▸ Ausgewählter Auszug

····················

Im Übrigen sind im Ernstfall die
nicht berufsmäßigen Soldaten ebenso Befehlsempfänger wie Profis. Wie wir
aus der jüngeren Geschichte wissen, ist die Wehrpflicht alles Andere
als eine Garantie für Frieden oder für ein Militär, das keine
Kriegsverbrechen und Gräueltaten begeht.
• 54%: "gibt kein Konzept für ein Berufsheer"
Dann
muss man es eben erstellen. Schließlich sind sich ja auch die
Wehrpflichtbefürworter so gut wie einig, dass für das Bundesheer in der
seinerzeitigen Form ein "Reformkonzept" erarbeitet werden muss. Das dafür
nötige Gehirnschmalz könnte man genauso gut für die Planung eines
Berufsheeres einsetzen.
• 50%: "besser für die Sicherheit"

····················

▸ Schriftliche Anweisung 1
Schreiben Sie die Zeilen der Auflistung neu, beginnend mit der Zeile, die „Which item is farthest“ enthält, und endend mit der Zeile, die „10.7 metres“ enthält. Ersetzen Sie darin „item“ durch „object“ und lassen Sie alles Übrige unverändert.

····················

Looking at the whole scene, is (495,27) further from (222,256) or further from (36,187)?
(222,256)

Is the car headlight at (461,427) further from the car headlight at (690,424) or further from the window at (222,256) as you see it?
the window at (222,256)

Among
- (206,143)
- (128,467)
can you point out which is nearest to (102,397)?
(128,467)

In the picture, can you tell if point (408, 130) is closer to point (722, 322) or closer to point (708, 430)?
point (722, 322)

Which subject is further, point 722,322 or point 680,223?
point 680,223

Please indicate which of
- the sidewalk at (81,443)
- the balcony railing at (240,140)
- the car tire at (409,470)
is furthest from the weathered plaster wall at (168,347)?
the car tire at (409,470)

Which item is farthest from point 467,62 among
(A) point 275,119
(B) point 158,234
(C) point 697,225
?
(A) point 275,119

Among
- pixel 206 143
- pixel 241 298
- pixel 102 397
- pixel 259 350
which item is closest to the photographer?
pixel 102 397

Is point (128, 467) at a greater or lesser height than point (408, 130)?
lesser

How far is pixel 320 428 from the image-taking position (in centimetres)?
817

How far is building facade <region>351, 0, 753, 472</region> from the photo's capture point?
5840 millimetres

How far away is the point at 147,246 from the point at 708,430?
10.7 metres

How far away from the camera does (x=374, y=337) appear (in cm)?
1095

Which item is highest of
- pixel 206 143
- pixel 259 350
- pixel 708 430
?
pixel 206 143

····················

▸ Schriftliche Anweisung 2
Wofür könnte man das nötige Gehirnschmalz laut dem Auszug genauso gut einsetzen?

▸ Endergebnis 1
Which object is farthest from point 467,62 among
(A) point 275,119
(B) point 158,234
(C) point 697,225
?
(A) point 275,119

Among
- pixel 206 143
- pixel 241 298
- pixel 102 397
- pixel 259 350
which object is closest to the photographer?
pixel 102 397

Is point (128, 467) at a greater or lesser height than point (408, 130)?
lesser

How far is pixel 320 428 from the image-taking position (in centimetres)?
817

How far is building facade <region>351, 0, 753, 472</region> from the photo's capture point?
5840 millimetres

How far away is the point at 147,246 from the point at 708,430?
10.7 metres

▸ Endergebnis 2
Für die Planung eines Berufsheeres.